Reduced thrombus stability of Pld1^−/− platelets in vivo. (A) Lethal pulmonary embolization after injection of collagen and epinephrine in anesthetized wild-type (+/+) and Pld1^−/− (−/−) mice. Survivor rate upon injection of 700 μg collagen and 60 μg epinephrine per kg bodyweight (left). Representative pictures of lung sections (right). Note the large number of obstructed vessels in the wild-type lung section. (B) The right carotid artery of the indicated mice was injured by topical application of 15% ferric chloride and time to irreversible occlusion was determined with a Doppler flowmeter. Each symbol represents one individual mouse. (C to F) Mechanical injury of the abdominal aorta of wild-type (+/+) and Pld1^−/− (−/−) mice was performed and blood flow was monitored with a Doppler flowmeter.

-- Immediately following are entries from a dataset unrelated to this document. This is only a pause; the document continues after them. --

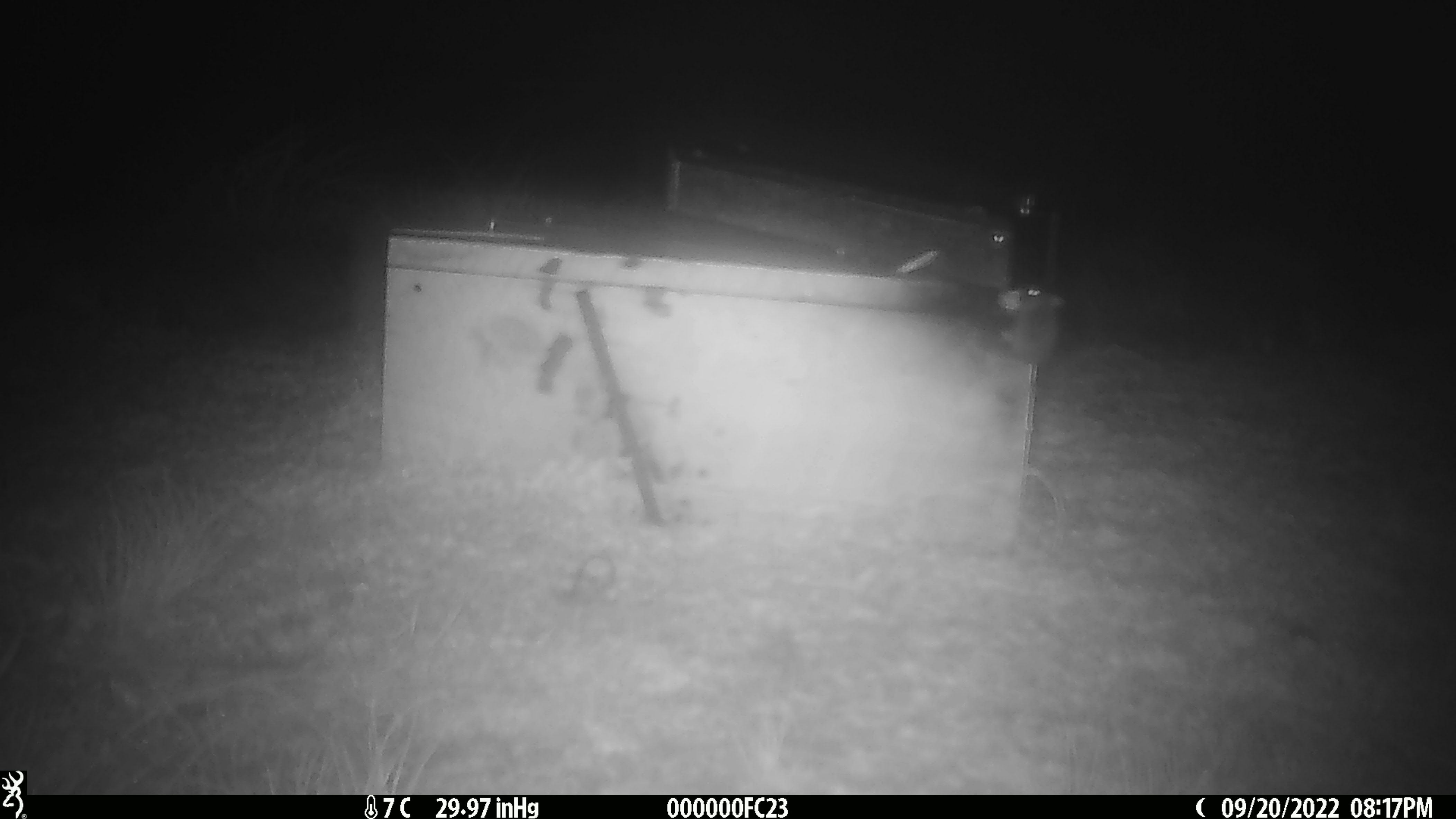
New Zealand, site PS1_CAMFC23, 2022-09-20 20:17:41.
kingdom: Animalia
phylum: Chordata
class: Mammalia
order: Rodentia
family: Muridae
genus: Mus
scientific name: Mus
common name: mouse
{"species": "mouse (Mus)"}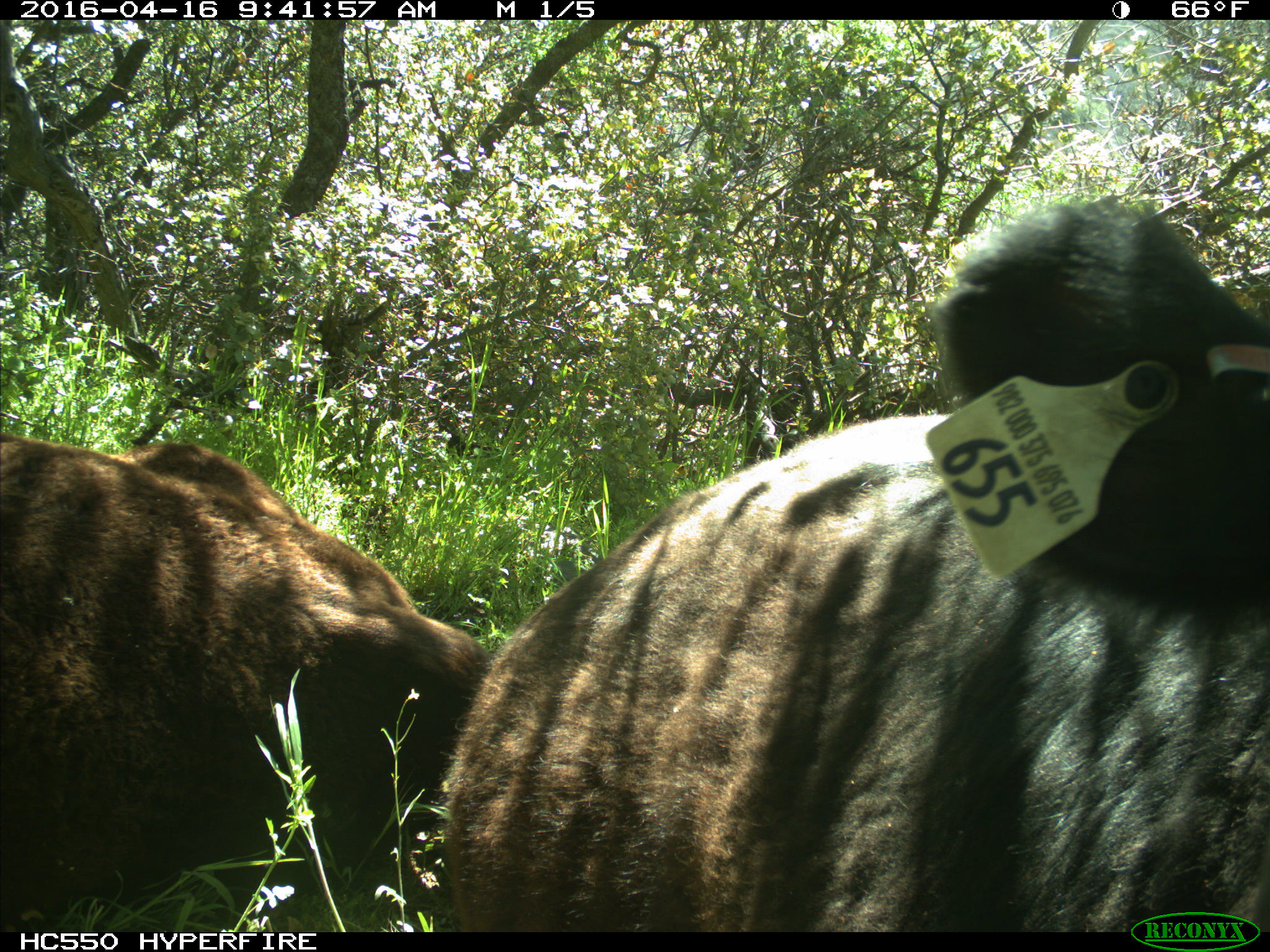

Representative time course of blood flow in wild-type (black line) or Pld1^−/− (gray line) aortas (C). Time to final occlusion, each symbol represents one individual mouse (D). Overall outcome for aortic injury. % distribution of irreversible occlusion (black), instable occlusion (light gray) and no occlusion (dark gray) (E). Representative cross-sections of the aorta 30 min after injury (F). Bars represent 200 μm. (G) Tail bleeding times for wild-type and Pld1^−/− mice. Each symbol represents one animal.

Fig. 5

Pld1^−/− mice are protected from cerebral ischemia. (A) Representative images of three corresponding coronal sections from wild-type (+/+), Pld1^−/− (−/−), wild-type mice transplanted with Pld1^−/− bone marrow, and Pld1^−/− mice transplanted with wild-type bone marrow stained with TTC 24 hours after tMCAO. (B) Brain infarct volumes. (C and D) Neurological Bederson score and grip test assessed at day 1 following tMACO of the mice mentioned in A. (E) Coronal T2-w MR brain imaging shows a large hyperintense ischemic lesion at day 1 after tMCAO in a wild-type mouse (top panel, demarcated by dotted line), but only a small infarct in a Pld1^−/− mouse (middle panel, white arrow), and the T2 hyperintensity decreases by day 5 subsequent to infarct maturation (lower panel, white arrow). Hypointense areas indicating intracerebral hemorrhage were not seen in Pld1^−/− mice, demonstrating that PLD1 deficiency does not increase the risk of hemorrhagic transformation, even at advanced stages of infarct development. Data are mean ± SD (n = 10 mice per group).